Reproduce only this stretch of the listing below: from the line with "Eulalie Grover and" through the line with "Program Penjumlahan Matriks Bahasa C", exactly as written, with pictures excluded.

MATERIAL FOR THIS TASK
<<<<
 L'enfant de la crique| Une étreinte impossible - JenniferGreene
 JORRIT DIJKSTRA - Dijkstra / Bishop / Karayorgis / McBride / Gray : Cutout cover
>>>>
<<<<
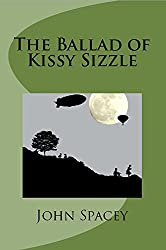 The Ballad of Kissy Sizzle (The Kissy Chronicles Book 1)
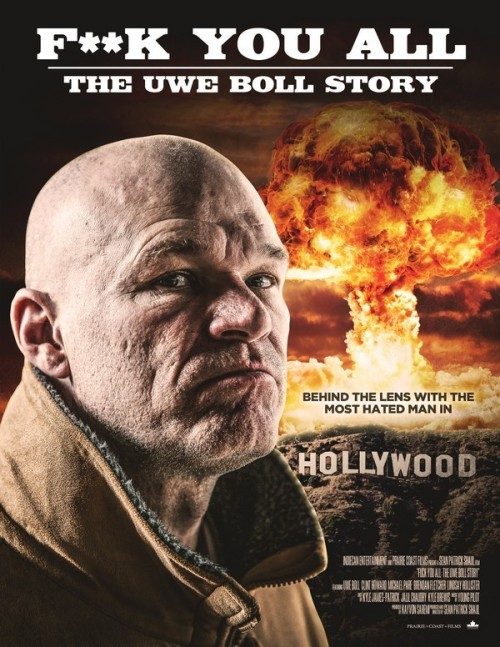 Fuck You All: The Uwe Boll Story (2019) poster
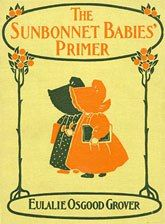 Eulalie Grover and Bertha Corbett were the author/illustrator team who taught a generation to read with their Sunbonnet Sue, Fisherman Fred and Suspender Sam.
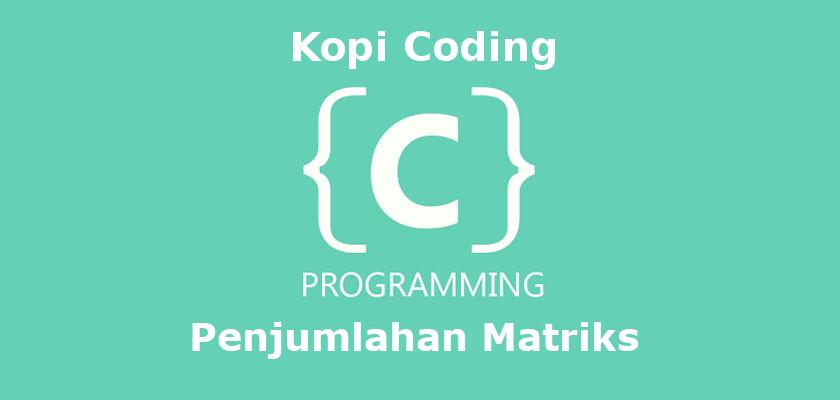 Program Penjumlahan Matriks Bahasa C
>>>>
<<<<
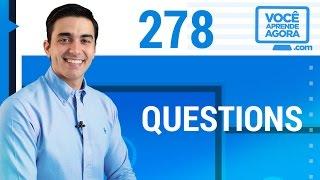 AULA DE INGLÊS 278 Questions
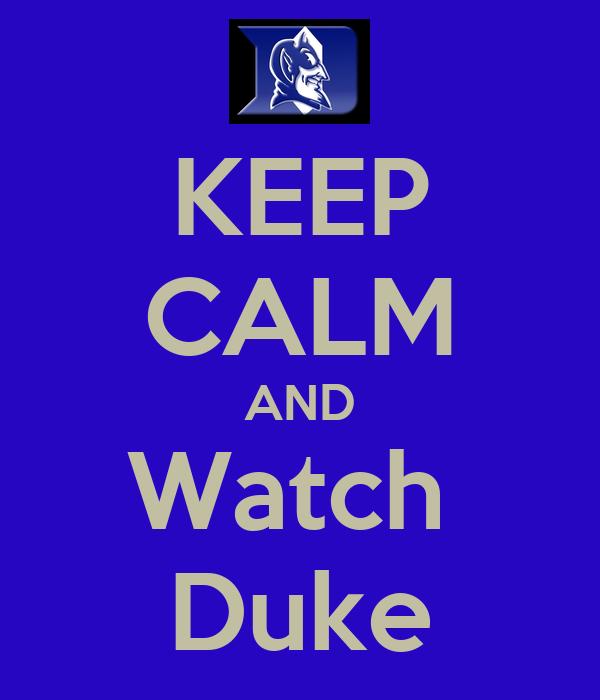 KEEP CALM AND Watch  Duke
>>>>
EXERCISE RESULT
 Eulalie Grover and Bertha Corbett were the author/illustrator team who taught a generation to read with their Sunbonnet Sue, Fisherman Fred and Suspender Sam.
 Program Penjumlahan Matriks Bahasa C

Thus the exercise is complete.